This month Lodge is celebrating its 120th anniversary, and since I’m a big fan, I’m joining the party. And I’m bringing Dutch babies!
When you think about it, 120 years of “Made in USA” is a big deal.
Lodge hasn’t merely survived where all of the other major cast iron cookware foundries have failed, it has managed to innovate and prosper, and perhaps what’s most exciting to CI aficionados like myself is that Lodge is currently undergoing a massive expansion. I, for one, cannot wait to see what they’ll come out with next and whether they’ll bring back some favorite pieces from their past. (Like the breakfast skillet and maybe the chile-shaped muffin pan. Hint, hint, Lodge.)
Too bad 120 candles won’t fit in a Dutch baby! Because these puffy pancakes are my absolute favorite thing to make in my Lodge cast iron pans. I especially like to use their cute little 6 ½” skillets to make individual babies. I mean, who doesn’t love having a baby of their very own?
There was only a second to snap this photo before the heat from the oven started melting my phone, but this is how properly puffed Dutch babies should look.
They’re enormous!
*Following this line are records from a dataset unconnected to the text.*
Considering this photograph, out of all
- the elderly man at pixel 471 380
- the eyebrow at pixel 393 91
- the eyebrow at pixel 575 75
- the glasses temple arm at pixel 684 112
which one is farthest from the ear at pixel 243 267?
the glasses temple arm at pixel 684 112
For that unbelievable puff, use high heat, preheat the cast iron skillets with the butter until the butter is nutty and brown, add the batter directly into the hot pans, and bake until the crust is set and very dark and caramelized. Go darker than you might think—they’ll taste amazing and they won’t fall when they come out of the oven.
I’ve made Dutch babies in other vessels before, and they’re not the same. A Dutch baby made in a stainless pan or a ceramic baking dish lacks the deeply caramelized crust and deflates as soon as you take it out of the oven. You’ve just got to have Lodge cast iron for Dutch baby perfection!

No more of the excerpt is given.